Arranca un nuevo ciclo electoral y, con él, la sensación de un eterno déjà vu. Apenas termina una campaña y ya se agitan las banderas de la siguiente, mientras oficialismo y oposición se reacomodan para asegurar su cuota de poder. En medio de ese juego, la ciudadanía queda atrapada entre promesas recicladas y una democracia que se legitima en las urnas, pero se diluye en el ejercicio del gobierno.
Nuestra historia reciente es una repetición desgastante: cada gobierno llega con la promesa de corregir los errores del pasado, solo para sumar los propios. La decepción ya no sorprende; se ha convertido en la norma. Y hoy, aquellos que hace tres años sintieron un “fresquito” enfrentan la amarga desilusión de una oportunidad desperdiciada.
Como hemos señalado, el problema no es solo la falta de visión, sino la incapacidad de traducirla en acción efectiva. Liderazgos atrapados en la revancha, sin consensos ni pragmatismo, han convertido el debate público en un espectáculo de elocuencia estéril. Un terreno en el que, por cierto, y por lo que nos toca, sobresalen notables vallecaucanos de todo el espectro político: algunos altivos y mordaces, otros rígidos y ceremoniosos, ya sea desde las nuevas generaciones o desde la vieja guardia.
El actual gobierno no ha sido la excepción, pero la gran incógnita es qué pasará con las nuevas promesas de cambio que comienzan a surgir de cara a 2026. Cada elección renueva la esperanza, y las consignas resuenan tanto desde la oposición como desde un sector oficialista que, a tiempo, intenta desmarcarse del fracaso petrista.
Este es un terreno fértil para los mercadotécnicos de la política, expertos en vender ilusiones con discursos meticulosamente calculados. El problema no es el marketing en sí, sino su perversión: tácticas diseñadas no para esclarecer la realidad, sino para moldearla a conveniencia. Para muchos, recurrir a ello es fácil; han hecho de la grandilocuencia su mayor activo y, al mismo tiempo, su peor defecto. Han olvidado que gobernar, legislar y ejercer control político no es solo inspirar—o mentir.

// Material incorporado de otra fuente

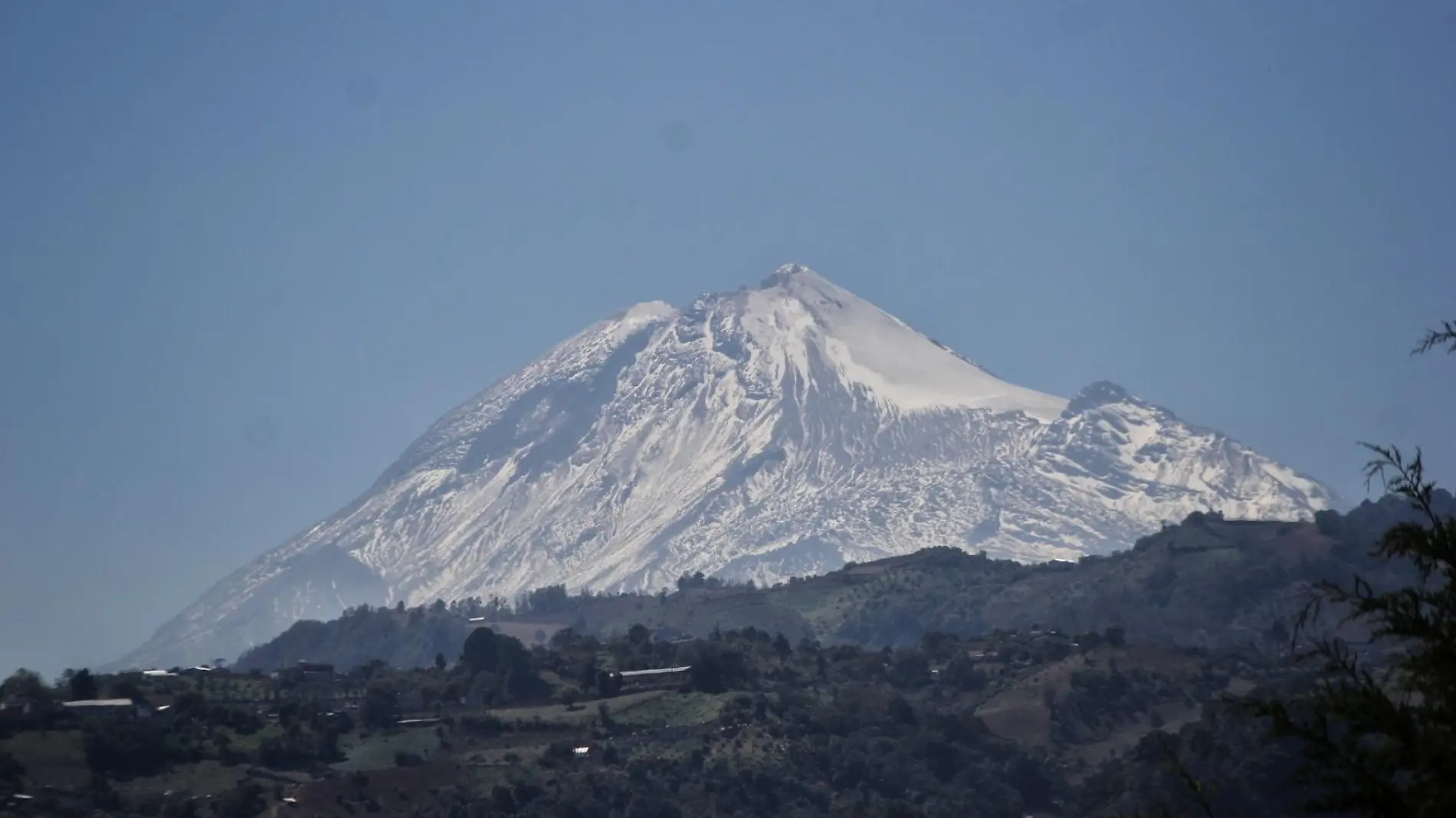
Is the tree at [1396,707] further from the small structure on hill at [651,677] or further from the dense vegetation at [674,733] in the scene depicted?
the small structure on hill at [651,677]

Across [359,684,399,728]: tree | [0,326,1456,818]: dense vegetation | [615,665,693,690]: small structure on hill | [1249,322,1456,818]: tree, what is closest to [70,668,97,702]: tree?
[0,326,1456,818]: dense vegetation

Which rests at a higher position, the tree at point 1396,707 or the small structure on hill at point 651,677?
the small structure on hill at point 651,677

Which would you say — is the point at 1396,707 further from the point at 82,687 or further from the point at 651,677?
the point at 651,677

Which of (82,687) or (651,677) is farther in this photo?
(651,677)

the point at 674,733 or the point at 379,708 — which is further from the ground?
the point at 379,708

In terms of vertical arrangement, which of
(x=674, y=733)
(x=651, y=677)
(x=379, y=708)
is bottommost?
(x=674, y=733)

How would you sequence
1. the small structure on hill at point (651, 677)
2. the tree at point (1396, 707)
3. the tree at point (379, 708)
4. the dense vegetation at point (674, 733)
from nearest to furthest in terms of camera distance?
the tree at point (1396, 707), the dense vegetation at point (674, 733), the tree at point (379, 708), the small structure on hill at point (651, 677)

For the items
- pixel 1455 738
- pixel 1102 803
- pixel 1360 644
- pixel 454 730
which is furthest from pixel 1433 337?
pixel 1360 644

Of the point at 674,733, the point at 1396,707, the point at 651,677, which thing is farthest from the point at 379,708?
the point at 1396,707

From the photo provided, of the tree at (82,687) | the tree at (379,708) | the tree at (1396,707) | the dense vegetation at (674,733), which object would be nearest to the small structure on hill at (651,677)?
the dense vegetation at (674,733)

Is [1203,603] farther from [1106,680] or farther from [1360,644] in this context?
[1106,680]

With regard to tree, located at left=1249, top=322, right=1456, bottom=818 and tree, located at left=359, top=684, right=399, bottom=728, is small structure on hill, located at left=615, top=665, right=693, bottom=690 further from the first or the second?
tree, located at left=1249, top=322, right=1456, bottom=818
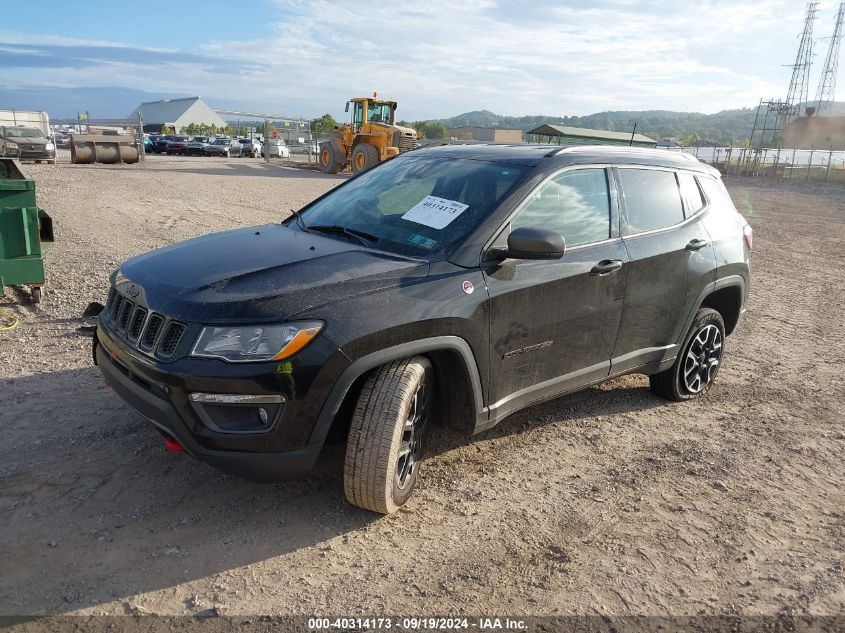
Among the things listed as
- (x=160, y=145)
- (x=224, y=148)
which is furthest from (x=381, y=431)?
(x=160, y=145)

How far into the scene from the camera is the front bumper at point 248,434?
2689 mm

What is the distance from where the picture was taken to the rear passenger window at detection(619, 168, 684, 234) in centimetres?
414

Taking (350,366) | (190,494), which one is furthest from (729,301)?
(190,494)

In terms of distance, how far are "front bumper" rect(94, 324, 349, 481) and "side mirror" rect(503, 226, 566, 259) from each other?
1051mm

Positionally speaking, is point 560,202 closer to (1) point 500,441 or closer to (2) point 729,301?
(1) point 500,441

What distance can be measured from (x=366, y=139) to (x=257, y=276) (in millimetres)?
22263

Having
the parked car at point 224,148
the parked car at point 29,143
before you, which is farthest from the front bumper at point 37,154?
the parked car at point 224,148

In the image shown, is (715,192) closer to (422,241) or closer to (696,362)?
(696,362)

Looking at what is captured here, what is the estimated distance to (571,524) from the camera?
10.7 feet

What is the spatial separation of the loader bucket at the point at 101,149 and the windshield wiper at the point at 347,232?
78.7ft

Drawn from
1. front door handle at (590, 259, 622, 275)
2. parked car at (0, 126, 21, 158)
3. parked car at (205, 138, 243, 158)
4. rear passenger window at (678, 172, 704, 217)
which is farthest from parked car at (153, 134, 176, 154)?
front door handle at (590, 259, 622, 275)

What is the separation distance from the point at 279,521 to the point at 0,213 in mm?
4234

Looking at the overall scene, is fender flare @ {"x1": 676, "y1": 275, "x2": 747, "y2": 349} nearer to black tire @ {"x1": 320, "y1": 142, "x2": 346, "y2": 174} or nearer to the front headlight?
the front headlight

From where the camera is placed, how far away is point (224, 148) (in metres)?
41.7
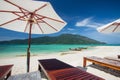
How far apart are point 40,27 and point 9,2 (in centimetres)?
232

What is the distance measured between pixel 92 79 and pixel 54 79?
3.39 feet

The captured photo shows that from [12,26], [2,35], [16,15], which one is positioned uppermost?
[2,35]

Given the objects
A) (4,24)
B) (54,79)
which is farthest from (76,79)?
(4,24)

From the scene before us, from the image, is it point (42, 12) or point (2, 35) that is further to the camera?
point (2, 35)

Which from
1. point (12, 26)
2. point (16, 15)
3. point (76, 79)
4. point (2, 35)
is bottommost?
point (76, 79)

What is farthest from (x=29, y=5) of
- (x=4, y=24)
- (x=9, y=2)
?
(x=4, y=24)

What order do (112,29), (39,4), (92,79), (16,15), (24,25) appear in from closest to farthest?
(92,79)
(39,4)
(16,15)
(24,25)
(112,29)

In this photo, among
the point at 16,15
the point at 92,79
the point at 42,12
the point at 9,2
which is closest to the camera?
the point at 92,79

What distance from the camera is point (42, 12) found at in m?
3.18

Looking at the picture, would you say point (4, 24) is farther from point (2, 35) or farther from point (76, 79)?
point (2, 35)

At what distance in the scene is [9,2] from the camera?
2744 millimetres

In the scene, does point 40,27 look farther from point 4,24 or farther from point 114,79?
point 114,79

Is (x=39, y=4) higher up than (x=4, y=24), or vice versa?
A: (x=39, y=4)

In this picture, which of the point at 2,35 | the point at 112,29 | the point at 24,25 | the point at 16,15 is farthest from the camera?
the point at 2,35
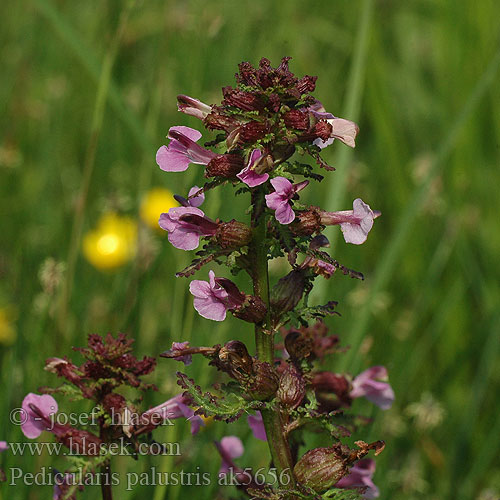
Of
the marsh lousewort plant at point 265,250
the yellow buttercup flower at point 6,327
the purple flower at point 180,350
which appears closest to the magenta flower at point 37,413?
the marsh lousewort plant at point 265,250

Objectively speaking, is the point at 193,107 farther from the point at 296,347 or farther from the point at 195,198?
the point at 296,347

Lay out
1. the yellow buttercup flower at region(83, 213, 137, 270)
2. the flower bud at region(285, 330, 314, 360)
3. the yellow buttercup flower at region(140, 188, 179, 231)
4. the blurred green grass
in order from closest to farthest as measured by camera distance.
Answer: the flower bud at region(285, 330, 314, 360)
the blurred green grass
the yellow buttercup flower at region(83, 213, 137, 270)
the yellow buttercup flower at region(140, 188, 179, 231)

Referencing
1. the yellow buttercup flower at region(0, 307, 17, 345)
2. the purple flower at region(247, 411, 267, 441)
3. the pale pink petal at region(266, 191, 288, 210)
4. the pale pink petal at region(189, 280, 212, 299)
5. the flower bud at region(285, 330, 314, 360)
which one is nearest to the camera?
the pale pink petal at region(266, 191, 288, 210)

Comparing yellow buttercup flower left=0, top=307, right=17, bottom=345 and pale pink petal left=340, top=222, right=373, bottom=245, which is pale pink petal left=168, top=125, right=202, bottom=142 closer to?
pale pink petal left=340, top=222, right=373, bottom=245

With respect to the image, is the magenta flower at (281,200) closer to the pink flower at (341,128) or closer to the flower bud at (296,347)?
the pink flower at (341,128)

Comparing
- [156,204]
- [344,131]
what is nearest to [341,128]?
[344,131]

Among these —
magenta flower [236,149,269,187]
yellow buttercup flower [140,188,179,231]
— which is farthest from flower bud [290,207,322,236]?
yellow buttercup flower [140,188,179,231]

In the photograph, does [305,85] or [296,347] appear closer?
[305,85]
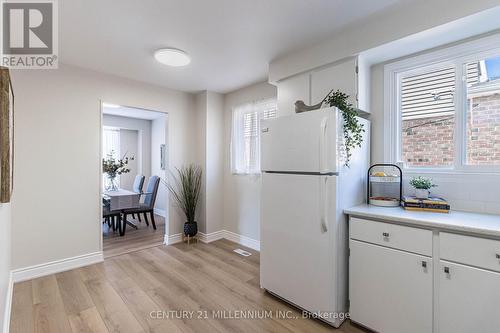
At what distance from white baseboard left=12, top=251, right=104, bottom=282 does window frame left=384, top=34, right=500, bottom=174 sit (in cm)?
367

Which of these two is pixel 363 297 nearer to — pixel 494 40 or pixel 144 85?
pixel 494 40

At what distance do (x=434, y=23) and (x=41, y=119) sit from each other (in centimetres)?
391

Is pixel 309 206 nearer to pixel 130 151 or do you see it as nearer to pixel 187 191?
pixel 187 191

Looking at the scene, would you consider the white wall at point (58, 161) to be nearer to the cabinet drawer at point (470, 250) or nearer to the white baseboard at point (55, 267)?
the white baseboard at point (55, 267)

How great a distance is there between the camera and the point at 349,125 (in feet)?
6.46

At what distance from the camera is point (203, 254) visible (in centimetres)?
340

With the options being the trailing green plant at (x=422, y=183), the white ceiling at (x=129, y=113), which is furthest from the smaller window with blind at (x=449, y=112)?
the white ceiling at (x=129, y=113)

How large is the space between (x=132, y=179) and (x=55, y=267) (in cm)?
383

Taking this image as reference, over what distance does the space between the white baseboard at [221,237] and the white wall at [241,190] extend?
0.22 ft

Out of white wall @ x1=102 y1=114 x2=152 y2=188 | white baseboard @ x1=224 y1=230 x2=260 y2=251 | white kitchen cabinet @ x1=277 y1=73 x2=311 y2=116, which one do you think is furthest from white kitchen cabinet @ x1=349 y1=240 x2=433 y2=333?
white wall @ x1=102 y1=114 x2=152 y2=188

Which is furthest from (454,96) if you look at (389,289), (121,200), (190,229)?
(121,200)

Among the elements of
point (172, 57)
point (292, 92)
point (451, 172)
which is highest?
point (172, 57)

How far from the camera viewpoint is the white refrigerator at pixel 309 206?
73.9 inches

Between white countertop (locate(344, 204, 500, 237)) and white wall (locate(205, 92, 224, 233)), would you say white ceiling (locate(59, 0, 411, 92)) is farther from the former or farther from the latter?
white countertop (locate(344, 204, 500, 237))
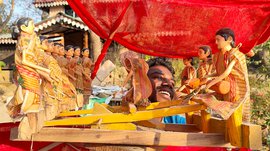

En esta nueva contienda, es crucial que los debates de fondo no queden opacados por narrativas que apelan más a la emoción que a la razón. Desde nuestra práctica, hemos defendido la construcción de campañas con valor: aquellas que parten de escuchar y responder a las expectativas ciudadanas con propuestas viables y basadas en datos, en lugar de discursos egocéntricos diseñados para decir lo que un candidato quiere o cree que debe hacer. La política debe ser un ejercicio de responsabilidad y criterio, no un espectáculo de persuasión sin sustancia.
Por fortuna, aún existe un puñado de líderes preparados y comprometidos con generar un impacto real. No suelen ser los más votados, y su desafío es doble: demostrar que no todos son iguales y, en un país donde la palabra se ha vaciado de contenido, reivindicar el verdadero sentido de la política, si es que alguna vez lo tuvo.